The earthwork at Camphill measures overall 130 yds (119m) NW-SE by 109 yds (98m); it does not encircle the actual summit of the hill, but runs over the highest part, and then curves down and around the shoulder on the WNW side; perhaps the difficulty of drainage on the summit clay was avoided by this location. The rampart is badly eroded, and the construction of a park road on its outer side has obliterated all signs of a ditch. The highest parts of the rampart are the E and SE sectors, where it stands 4' -6' above the interior, 7' - 8' high externally, and is 25' - 30' wide overall. A 22' wide gap in the SE formed an entrance, but another hollow in the E rampart is best explained as an excavation, possibly that of 1867 (infra). Another hollow, 50 yds W of the entrance and 25' wide is suggestive of another entrance. In the SW, the rampart continues as a scarp; a gap on the W, 45', is difficult to explain - possibly the site of a water tank. The N sector of the earthwork is an ill-marked scarp, disappearing in places. No signs of foundations were detected within the enclosure. In the centre, however, some three dozen boulders form an irregular group over a space some 60' wide. They were probably for some 19th century ornamental purpose.

Excavations in 1867 revealed a "sort of paved floor" near the centre of the enclosure, at a depth of about 8'. Over the surface lay a cake of charred oats mixed with fragments of oak (samples are in the People's Palace Museum, Glasgow). This was thought to be a grain-drying kiln (information from the Glasgow Herald, 15 July 1867).

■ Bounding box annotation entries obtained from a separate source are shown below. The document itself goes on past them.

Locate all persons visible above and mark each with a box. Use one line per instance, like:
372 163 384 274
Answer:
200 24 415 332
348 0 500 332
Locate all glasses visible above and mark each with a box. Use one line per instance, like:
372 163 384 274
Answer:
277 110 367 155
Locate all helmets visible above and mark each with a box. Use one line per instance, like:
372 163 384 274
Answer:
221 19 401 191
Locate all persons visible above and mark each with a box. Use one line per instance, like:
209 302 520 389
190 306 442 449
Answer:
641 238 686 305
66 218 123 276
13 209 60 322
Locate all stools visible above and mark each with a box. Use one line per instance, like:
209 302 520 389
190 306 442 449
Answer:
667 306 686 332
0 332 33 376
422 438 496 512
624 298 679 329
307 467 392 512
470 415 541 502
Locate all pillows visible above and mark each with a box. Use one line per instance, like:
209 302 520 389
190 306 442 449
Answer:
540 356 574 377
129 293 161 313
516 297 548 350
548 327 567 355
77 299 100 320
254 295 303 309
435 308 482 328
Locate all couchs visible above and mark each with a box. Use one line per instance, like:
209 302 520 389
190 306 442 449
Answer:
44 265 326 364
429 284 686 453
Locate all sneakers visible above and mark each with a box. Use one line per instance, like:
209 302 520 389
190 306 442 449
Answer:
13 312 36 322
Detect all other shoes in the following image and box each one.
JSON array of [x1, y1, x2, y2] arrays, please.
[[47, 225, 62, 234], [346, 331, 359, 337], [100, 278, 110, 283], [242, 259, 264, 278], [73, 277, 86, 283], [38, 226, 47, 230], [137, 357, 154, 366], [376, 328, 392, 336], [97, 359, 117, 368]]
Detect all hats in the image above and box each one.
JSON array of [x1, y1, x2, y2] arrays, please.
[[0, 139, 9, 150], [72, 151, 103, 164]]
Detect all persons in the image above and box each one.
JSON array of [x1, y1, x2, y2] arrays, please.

Further excavations were carried out by Fairhurst and Scott in July and September 1951. They recovered sherds of pottery "not later than 14th century" from the very bottom of the ditch. They give a full excavation report (Fairhurst and Scott 1953) and conclude that the earthwork is best described as a "clay castle".

H Fairhurst and J G Scott 1953; Visited by OS (W M J) 21 July 1951.

The remains of this earthwork are as described above.

Visited by OS (J L D) 1 April 1954.

Talbot compares this site with others in the vicinity (NS46SE 3, NS56SW 4, and NS56SE 33) and suggests that it was a Norman ringwork earth and timber castle.

E J Talbot 1973.

This site was visited in the course of fieldwork by Dr. T.C. Welsh in 1999.